● TASK REQUIREMENTS: Could you give every line of the records below as a single numbered list, dropping the blank lines and leaving out the pictures?

[Stored items]

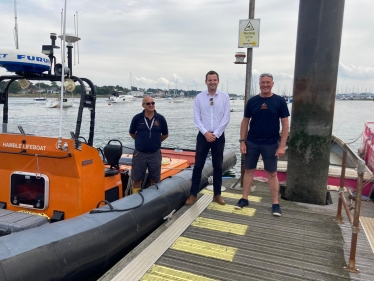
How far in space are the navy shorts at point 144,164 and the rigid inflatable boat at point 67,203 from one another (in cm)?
24

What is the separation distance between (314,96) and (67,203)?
3334 millimetres

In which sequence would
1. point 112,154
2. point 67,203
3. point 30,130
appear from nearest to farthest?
point 67,203
point 30,130
point 112,154

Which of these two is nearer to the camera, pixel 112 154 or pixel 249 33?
pixel 112 154

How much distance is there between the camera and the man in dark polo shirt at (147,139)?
4.28m

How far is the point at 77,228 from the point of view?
300 centimetres

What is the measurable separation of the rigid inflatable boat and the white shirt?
1062 mm

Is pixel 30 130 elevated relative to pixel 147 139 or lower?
elevated

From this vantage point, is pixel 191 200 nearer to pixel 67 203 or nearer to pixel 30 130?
pixel 67 203

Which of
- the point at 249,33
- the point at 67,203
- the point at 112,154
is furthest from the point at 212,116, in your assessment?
the point at 67,203

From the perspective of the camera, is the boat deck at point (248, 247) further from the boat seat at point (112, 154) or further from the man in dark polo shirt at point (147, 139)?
the boat seat at point (112, 154)

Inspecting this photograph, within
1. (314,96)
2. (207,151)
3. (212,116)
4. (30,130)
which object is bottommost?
(207,151)

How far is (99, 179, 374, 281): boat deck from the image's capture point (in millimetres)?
2697

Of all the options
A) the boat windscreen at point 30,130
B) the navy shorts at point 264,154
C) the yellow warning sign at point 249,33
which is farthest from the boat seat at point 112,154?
the yellow warning sign at point 249,33

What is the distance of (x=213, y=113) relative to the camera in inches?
156
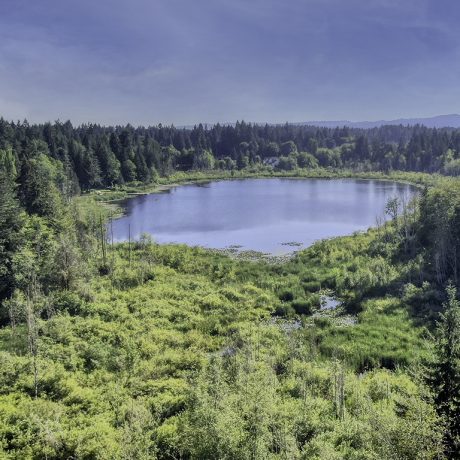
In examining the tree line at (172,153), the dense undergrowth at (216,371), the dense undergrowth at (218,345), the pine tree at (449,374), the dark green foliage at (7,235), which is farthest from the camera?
the tree line at (172,153)

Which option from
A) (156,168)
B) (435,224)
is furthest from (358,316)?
(156,168)

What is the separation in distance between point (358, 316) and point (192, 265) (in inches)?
762

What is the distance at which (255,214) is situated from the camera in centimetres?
8588

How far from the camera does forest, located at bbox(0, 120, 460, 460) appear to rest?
15.6 m

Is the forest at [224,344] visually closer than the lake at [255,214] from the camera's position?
Yes

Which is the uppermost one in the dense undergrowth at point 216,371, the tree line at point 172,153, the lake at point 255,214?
the tree line at point 172,153

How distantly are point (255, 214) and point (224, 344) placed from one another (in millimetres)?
56979

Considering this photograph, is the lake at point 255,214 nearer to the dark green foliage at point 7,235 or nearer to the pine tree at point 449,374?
the dark green foliage at point 7,235

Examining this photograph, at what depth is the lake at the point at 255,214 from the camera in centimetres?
6569

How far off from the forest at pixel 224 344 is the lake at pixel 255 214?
349 inches

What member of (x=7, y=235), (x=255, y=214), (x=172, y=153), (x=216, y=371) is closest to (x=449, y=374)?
(x=216, y=371)

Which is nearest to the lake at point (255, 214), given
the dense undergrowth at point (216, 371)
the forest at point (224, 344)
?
the forest at point (224, 344)

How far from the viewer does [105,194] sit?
10675 centimetres

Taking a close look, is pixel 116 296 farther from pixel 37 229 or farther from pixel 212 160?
pixel 212 160
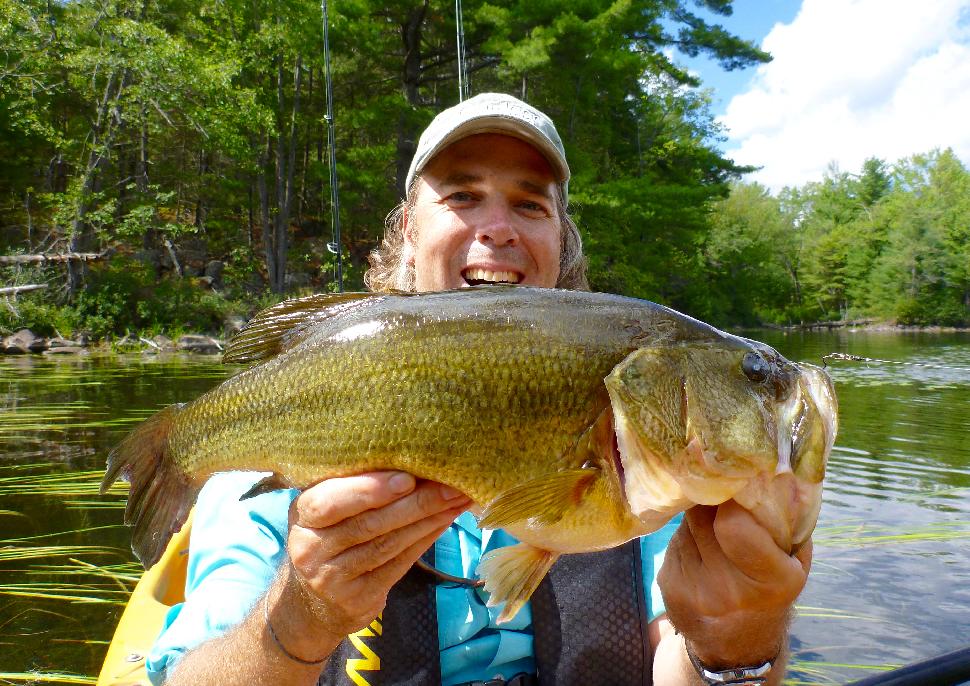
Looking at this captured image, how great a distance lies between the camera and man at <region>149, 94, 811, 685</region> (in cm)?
165

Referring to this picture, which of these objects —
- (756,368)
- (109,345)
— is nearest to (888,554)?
(756,368)

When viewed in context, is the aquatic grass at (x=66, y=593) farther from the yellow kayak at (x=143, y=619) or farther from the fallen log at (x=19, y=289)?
the fallen log at (x=19, y=289)

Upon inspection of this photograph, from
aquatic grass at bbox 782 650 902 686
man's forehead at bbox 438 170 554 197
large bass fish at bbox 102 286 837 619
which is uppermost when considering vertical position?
man's forehead at bbox 438 170 554 197

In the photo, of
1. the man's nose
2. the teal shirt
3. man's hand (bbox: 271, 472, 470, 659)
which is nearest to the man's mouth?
the man's nose

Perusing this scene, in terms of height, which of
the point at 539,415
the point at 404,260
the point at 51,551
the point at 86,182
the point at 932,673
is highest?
the point at 86,182

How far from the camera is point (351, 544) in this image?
66.9 inches

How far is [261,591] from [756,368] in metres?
1.62

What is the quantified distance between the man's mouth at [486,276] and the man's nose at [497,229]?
0.12m

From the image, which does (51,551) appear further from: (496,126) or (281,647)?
(496,126)

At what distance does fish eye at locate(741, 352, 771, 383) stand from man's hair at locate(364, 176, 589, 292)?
1676 mm

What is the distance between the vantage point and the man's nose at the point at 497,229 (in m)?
2.74

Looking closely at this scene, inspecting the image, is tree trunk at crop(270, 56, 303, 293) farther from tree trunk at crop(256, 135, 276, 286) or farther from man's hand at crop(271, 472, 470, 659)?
man's hand at crop(271, 472, 470, 659)

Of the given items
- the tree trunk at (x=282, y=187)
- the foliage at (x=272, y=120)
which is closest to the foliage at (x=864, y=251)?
the foliage at (x=272, y=120)

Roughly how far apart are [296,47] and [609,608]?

● RESULT OF THIS TASK:
1. How far in space are the navy shorts at point 144,164 and the rigid inflatable boat at point 67,203 from one another (in cm)?
2. 24
3. What is the separation distance between (314,96) and (67,203)?
4. 3334 millimetres
5. In which sequence would
6. 1. point 112,154
7. 2. point 67,203
8. 3. point 30,130
9. appear from nearest to farthest?
10. point 67,203
11. point 30,130
12. point 112,154
13. Which of these two is nearer to the camera, pixel 112 154 or pixel 249 33?
14. pixel 112 154
15. How much distance is there between the camera and the man in dark polo shirt at (147,139)?
16. 4.28m
17. How far is the point at 77,228 from the point of view?
18. 300 centimetres
19. What is the measurable separation of the rigid inflatable boat and the white shirt?
20. 1062 mm
21. Is pixel 30 130 elevated relative to pixel 147 139 or lower?
22. elevated
23. From this vantage point, is pixel 191 200 nearer to pixel 67 203 or nearer to pixel 30 130?
24. pixel 67 203
25. Which of
26. - the point at 249,33
27. - the point at 67,203
28. - the point at 112,154
29. is furthest from the point at 212,116, in your assessment?
30. the point at 67,203
31. From the perspective of the camera, is the boat deck at point (248, 247) further from the boat seat at point (112, 154) or further from the man in dark polo shirt at point (147, 139)?
32. the boat seat at point (112, 154)
33. Inspecting this photograph, within
34. 1. (314,96)
35. 2. (207,151)
36. 3. (212,116)
37. 4. (30,130)
38. which object is bottommost?
39. (207,151)
40. How far is (99, 179, 374, 281): boat deck from the image's capture point (in millimetres)?
41. 2697
42. Of all the options
43. A) the boat windscreen at point 30,130
44. B) the navy shorts at point 264,154
45. C) the yellow warning sign at point 249,33
46. which is farthest from the boat seat at point 112,154?
47. the yellow warning sign at point 249,33
48. What is the distance of (x=213, y=113) relative to the camera in inches?
49. 156
50. In examining the tree line at (172,153), the dense undergrowth at (216,371), the dense undergrowth at (218,345), the pine tree at (449,374), the dark green foliage at (7,235), which is farthest from the camera?
51. the tree line at (172,153)
52. Which option from
53. A) (156,168)
54. B) (435,224)
55. is furthest from (358,316)?
56. (156,168)
57. What is the separation in distance between point (358, 316) and point (192, 265) (in inches)?
58. 762
59. What is the distance at which (255,214) is situated from the camera in centimetres?
60. 8588
61. How far from the camera does forest, located at bbox(0, 120, 460, 460) appear to rest?
62. 15.6 m
63. Is the forest at [224,344] visually closer than the lake at [255,214] from the camera's position?
64. Yes
65. Which is the uppermost one in the dense undergrowth at point 216,371, the tree line at point 172,153, the lake at point 255,214?
66. the tree line at point 172,153
67. How distantly are point (255, 214) and point (224, 344) placed from one another (in millimetres)?
68. 56979
69. Considering this photograph, is the lake at point 255,214 nearer to the dark green foliage at point 7,235 or nearer to the pine tree at point 449,374?
70. the dark green foliage at point 7,235
71. Examining this photograph, at what depth is the lake at the point at 255,214 from the camera in centimetres?
72. 6569
73. How far off from the forest at pixel 224 344 is the lake at pixel 255 214?
74. 349 inches
75. What member of (x=7, y=235), (x=255, y=214), (x=172, y=153), (x=216, y=371) is closest to (x=449, y=374)?
76. (x=216, y=371)
77. Which is nearest to the lake at point (255, 214), given
78. the dense undergrowth at point (216, 371)
79. the forest at point (224, 344)
80. ?
81. the forest at point (224, 344)
82. How far from the viewer does [105,194] sit?
83. 10675 centimetres
84. Taking a close look, is pixel 116 296 farther from pixel 37 229 or farther from pixel 212 160?
85. pixel 212 160
86. Looking at this captured image, how great a distance lies between the camera and man at <region>149, 94, 811, 685</region> (in cm)?
87. 165
88. Referring to this picture, which of these objects —
89. - (756,368)
90. - (109,345)
91. — is nearest to (888,554)?
92. (756,368)
93. When viewed in context, is the aquatic grass at (x=66, y=593) farther from the yellow kayak at (x=143, y=619) or farther from the fallen log at (x=19, y=289)?
94. the fallen log at (x=19, y=289)
95. Upon inspection of this photograph, from
96. aquatic grass at bbox 782 650 902 686
97. man's forehead at bbox 438 170 554 197
98. large bass fish at bbox 102 286 837 619
99. which is uppermost when considering vertical position?
100. man's forehead at bbox 438 170 554 197
101. In the photo, of
102. 1. the man's nose
103. 2. the teal shirt
104. 3. man's hand (bbox: 271, 472, 470, 659)
105. which is nearest to the man's mouth?
106. the man's nose
107. Perusing this scene, in terms of height, which of
108. the point at 539,415
109. the point at 404,260
110. the point at 51,551
111. the point at 86,182
112. the point at 932,673
113. is highest?
114. the point at 86,182
115. How far from the camera is point (351, 544) in this image?
116. 66.9 inches
117. How far is [261,591] from [756,368] in metres?
118. 1.62
119. What is the quantified distance between the man's mouth at [486,276] and the man's nose at [497,229]?
120. 0.12m
121. From the image, which does (51,551) appear further from: (496,126) or (281,647)?
122. (496,126)
123. At what distance does fish eye at locate(741, 352, 771, 383) stand from man's hair at locate(364, 176, 589, 292)?
124. 1676 mm
125. What is the distance between the vantage point and the man's nose at the point at 497,229 (in m)?
126. 2.74
127. Looking closely at this scene, inspecting the image, is tree trunk at crop(270, 56, 303, 293) farther from tree trunk at crop(256, 135, 276, 286) or farther from man's hand at crop(271, 472, 470, 659)?
128. man's hand at crop(271, 472, 470, 659)
129. Of the given items
130. - the tree trunk at (x=282, y=187)
131. - the foliage at (x=272, y=120)
132. which is closest to the foliage at (x=864, y=251)?
133. the foliage at (x=272, y=120)
134. Roughly how far apart are [296,47] and [609,608]?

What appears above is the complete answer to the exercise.